How I learned to stop worrying and start loving cheesy music

Village people385
Beth Miller, who blogs on the wonderful Small Pleasures (tagline: "Chuntering about life and parenting in Lewes"), has sent along this missive about the effect of children on her heretofore impeccable taset in music. Hint: they don't improve it. She writes:

You can't stop the music, nobody can stop the music

Everyone knows that pregnancy turns stony-hearted kick-ass women into saps who weep at cute liddle Pampers adverts. But that’s as nothing next to the transformations wrought by parenthood. For me, one of the most remarkable has been my changed attitude towards - how else to put it? - shite music.

Pre-children, I was a purist, some might say an avenging purist, who would only listen to music in the best possible taste. I had been known to turn off other people’s car stereos, without asking, when Celine Dion slithered onto the radio; to break off relationships over Bryan Adams; and to leave an otherwise very good party because the host insisted on sharing his Marillion collection. (Actually I still feel rightly indignant about that.)

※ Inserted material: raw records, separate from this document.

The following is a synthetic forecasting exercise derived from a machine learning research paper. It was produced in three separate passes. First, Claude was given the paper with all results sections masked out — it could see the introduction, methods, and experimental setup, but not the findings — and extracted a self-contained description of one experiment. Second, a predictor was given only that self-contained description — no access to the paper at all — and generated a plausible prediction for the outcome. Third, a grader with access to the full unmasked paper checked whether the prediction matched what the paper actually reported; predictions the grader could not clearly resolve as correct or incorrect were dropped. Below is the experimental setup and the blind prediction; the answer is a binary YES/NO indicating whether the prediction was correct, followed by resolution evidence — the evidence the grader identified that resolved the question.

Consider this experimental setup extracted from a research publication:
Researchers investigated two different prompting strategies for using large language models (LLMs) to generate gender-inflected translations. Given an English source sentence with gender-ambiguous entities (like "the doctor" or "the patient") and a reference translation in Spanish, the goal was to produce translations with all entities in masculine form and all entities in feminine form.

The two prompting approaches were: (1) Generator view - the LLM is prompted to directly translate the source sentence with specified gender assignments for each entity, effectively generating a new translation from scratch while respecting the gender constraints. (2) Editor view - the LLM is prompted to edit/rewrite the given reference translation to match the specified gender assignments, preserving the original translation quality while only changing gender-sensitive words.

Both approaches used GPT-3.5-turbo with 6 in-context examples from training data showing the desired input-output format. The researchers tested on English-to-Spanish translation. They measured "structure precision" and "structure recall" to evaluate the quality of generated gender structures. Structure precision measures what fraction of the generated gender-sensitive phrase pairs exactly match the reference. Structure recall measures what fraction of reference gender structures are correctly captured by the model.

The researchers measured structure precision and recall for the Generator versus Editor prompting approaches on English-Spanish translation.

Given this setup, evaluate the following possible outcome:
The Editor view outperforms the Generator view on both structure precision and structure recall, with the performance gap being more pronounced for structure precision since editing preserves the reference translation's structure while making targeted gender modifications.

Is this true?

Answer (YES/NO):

Now, A.C., I’ve become someone who willingly jumps round the kitchen to ‘The Lion Sleeps Tonight’. In the car I sing along to ‘Take your Mama’ with such verve that the children beg me to stop. I change the words of ‘Dancing Queen’ to incorporate whatever challenge is currently taking place: ‘Dressing Queen’, ‘Eating Greens Queen’, ‘Pooing Queen’, etc. It’s a very versatile lyric. I’ve taught them the back and forth of ‘Leader of the Pack’ and will never forget the moment the three year old suddenly warbled, unprompted, ‘My folks were always putting him down… Down! Down!’, with accompanying hand jives.

It’s not just cheesy music that does it for them. They are utterly eclectic, like mini-John Peels. They listen in a completely unguarded way, and thus respond to all kinds of everything: upbeat tempos (‘Rock Around the Clock’), songs which start quiet then go loud (‘It’s Oh So Quiet’), songs with lots of words (‘The Revolution Will Not be Televised’), and songs which Mummy can do a silly dance to (‘Baggy Trousers’). They just don’t have my snobbery about what’s good and what’s not. And when I’m with them, nor do I.

This means that I’ve found myself agreeing that the Carpenter’s ‘Song For You’ is ‘really brilliant’ (then turned my face to wipe away a sentimental tear). I’ve laughed along with them to ‘Maxwell’s Silver Hammer’, a dirge which used to make me throw things. I’ve even printed out the lyrics to ‘The Sun Will Come Out Tomorrow’, so we can sing our own acapella version more accurately. Accurately is used in its loosest sense here.

What I find most interesting is the way that I am not, in fact, faking it. Because they’re so interesting to me, the little tousle-headed mop-tops (my kids, not the Beatles), I often like what they like, just cos they like it. Charlie and Lola, Ben 10, earthworms, fishfingers, and now, uncool music. Because it gives them such enjoyment, I have somehow not just accommodated to it – I actually sort of like it too.

Having children has brought me to a new place, an unexpected place. A good place, for I am clearly more likeable now than when I harangued friends for the state of their record collections and boycotted pubs with U2-heavy jukeboxes. Actually, if they start to get into U2, I really will be torn. It’s all very well, a certain softening, but kids do still need to be taught right from wrong. - Beth Miller

More on Alpha Mummy:

Have I made my children too scared to rock?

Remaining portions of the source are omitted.